- _Supplied entries_

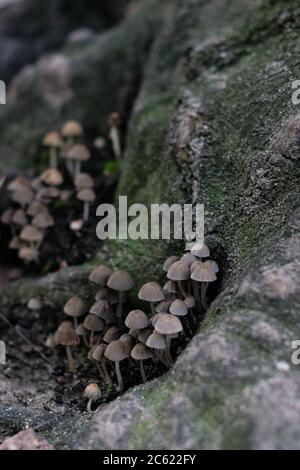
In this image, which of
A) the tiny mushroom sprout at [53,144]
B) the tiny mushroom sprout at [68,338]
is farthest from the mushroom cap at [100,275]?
the tiny mushroom sprout at [53,144]

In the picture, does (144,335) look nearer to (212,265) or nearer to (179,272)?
(179,272)

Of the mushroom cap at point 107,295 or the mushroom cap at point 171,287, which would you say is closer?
the mushroom cap at point 171,287

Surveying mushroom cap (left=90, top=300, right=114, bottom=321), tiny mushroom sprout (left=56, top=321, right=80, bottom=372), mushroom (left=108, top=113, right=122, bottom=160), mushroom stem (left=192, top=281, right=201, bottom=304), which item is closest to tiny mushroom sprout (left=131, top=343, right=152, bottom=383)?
mushroom stem (left=192, top=281, right=201, bottom=304)

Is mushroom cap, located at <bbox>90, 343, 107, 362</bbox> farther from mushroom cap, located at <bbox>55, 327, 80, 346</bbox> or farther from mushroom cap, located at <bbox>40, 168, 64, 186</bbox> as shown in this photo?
→ mushroom cap, located at <bbox>40, 168, 64, 186</bbox>

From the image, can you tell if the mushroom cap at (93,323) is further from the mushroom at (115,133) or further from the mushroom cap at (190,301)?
the mushroom at (115,133)

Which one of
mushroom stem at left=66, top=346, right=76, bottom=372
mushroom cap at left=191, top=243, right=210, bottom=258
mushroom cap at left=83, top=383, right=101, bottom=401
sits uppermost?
mushroom cap at left=191, top=243, right=210, bottom=258

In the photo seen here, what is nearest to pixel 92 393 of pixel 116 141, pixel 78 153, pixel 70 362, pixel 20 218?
pixel 70 362

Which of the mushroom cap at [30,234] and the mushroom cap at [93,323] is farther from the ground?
the mushroom cap at [30,234]
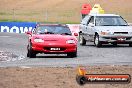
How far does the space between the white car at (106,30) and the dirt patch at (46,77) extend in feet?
35.8

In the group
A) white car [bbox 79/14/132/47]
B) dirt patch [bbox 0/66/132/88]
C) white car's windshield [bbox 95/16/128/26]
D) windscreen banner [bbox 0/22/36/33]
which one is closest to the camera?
dirt patch [bbox 0/66/132/88]

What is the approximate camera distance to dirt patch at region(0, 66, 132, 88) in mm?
11836

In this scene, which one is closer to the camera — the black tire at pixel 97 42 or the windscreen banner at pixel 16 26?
the black tire at pixel 97 42

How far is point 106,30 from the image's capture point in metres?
27.3

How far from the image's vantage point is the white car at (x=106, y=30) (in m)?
27.2

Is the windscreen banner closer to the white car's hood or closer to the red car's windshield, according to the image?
the white car's hood

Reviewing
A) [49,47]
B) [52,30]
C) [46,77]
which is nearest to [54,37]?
[49,47]

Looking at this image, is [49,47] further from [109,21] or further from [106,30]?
[109,21]

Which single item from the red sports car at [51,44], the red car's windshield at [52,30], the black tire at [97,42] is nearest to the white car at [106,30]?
the black tire at [97,42]

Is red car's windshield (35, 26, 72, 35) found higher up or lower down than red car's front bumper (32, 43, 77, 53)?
higher up

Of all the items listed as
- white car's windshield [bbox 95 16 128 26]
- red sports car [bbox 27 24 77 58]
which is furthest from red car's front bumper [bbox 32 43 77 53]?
white car's windshield [bbox 95 16 128 26]

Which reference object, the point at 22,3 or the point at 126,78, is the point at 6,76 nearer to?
the point at 126,78

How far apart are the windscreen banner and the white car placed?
1396 centimetres

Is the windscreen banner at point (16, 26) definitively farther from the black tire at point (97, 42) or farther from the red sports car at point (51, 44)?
the red sports car at point (51, 44)
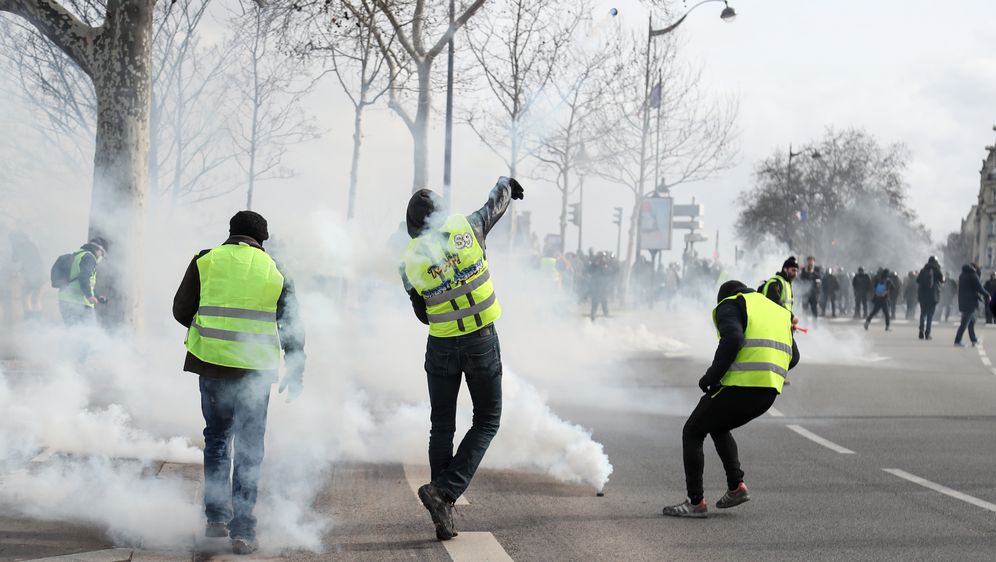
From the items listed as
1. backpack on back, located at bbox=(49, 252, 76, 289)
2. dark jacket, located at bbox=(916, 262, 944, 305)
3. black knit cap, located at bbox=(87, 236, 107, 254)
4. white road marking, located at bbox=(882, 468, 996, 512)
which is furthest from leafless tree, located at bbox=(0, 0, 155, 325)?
dark jacket, located at bbox=(916, 262, 944, 305)

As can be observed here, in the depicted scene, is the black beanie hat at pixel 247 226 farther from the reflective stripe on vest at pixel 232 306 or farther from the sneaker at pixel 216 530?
the sneaker at pixel 216 530

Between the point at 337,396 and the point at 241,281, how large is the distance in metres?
4.53

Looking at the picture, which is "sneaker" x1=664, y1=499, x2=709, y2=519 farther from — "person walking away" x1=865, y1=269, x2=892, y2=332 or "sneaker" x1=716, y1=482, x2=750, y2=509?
"person walking away" x1=865, y1=269, x2=892, y2=332

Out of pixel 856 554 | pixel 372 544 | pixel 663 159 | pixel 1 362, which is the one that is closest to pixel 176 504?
pixel 372 544

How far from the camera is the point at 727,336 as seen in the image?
6.24m

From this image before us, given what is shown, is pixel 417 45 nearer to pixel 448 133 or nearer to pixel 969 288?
pixel 448 133

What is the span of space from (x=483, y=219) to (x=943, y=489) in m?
3.76

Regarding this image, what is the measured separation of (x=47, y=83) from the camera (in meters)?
21.5

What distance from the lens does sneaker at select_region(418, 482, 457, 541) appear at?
17.4ft

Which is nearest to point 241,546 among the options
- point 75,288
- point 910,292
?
point 75,288

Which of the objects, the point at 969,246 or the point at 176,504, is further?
the point at 969,246

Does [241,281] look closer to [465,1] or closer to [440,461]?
[440,461]

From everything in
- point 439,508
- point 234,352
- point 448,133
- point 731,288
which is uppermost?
point 448,133

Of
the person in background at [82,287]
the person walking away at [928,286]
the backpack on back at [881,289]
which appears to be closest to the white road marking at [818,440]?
the person in background at [82,287]
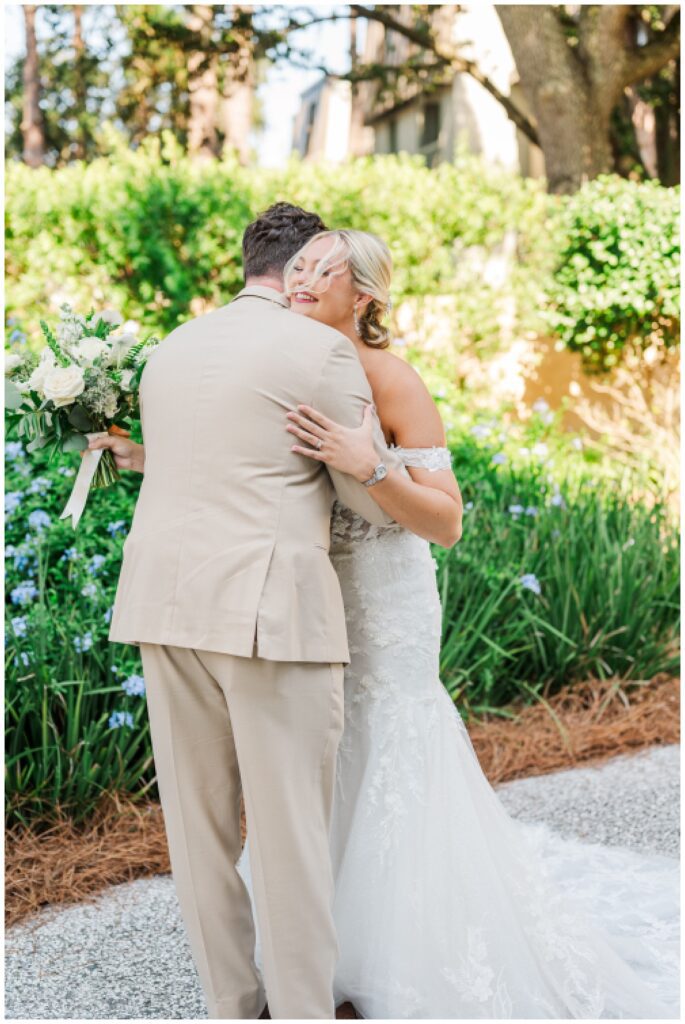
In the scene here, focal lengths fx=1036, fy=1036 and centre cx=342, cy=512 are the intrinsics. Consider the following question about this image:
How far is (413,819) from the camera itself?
2918mm

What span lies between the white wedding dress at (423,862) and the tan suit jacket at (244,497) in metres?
0.43

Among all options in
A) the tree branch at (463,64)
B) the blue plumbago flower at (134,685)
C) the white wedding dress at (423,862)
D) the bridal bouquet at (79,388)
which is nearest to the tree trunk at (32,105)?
the tree branch at (463,64)

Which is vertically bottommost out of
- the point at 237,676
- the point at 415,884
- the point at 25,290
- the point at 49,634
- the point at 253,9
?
the point at 415,884

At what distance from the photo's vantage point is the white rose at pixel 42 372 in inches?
107

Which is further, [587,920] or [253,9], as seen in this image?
[253,9]

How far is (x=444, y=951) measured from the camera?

- _Given problem_
Please gather every line above that contains the word "vantage" and copy each one out in full. Case counts.

- _The result_
How far from the image's vantage point is the white car at (x=106, y=30) (in m)?
At what distance from the photo's vantage point is the white rose at pixel 42 372 in inches?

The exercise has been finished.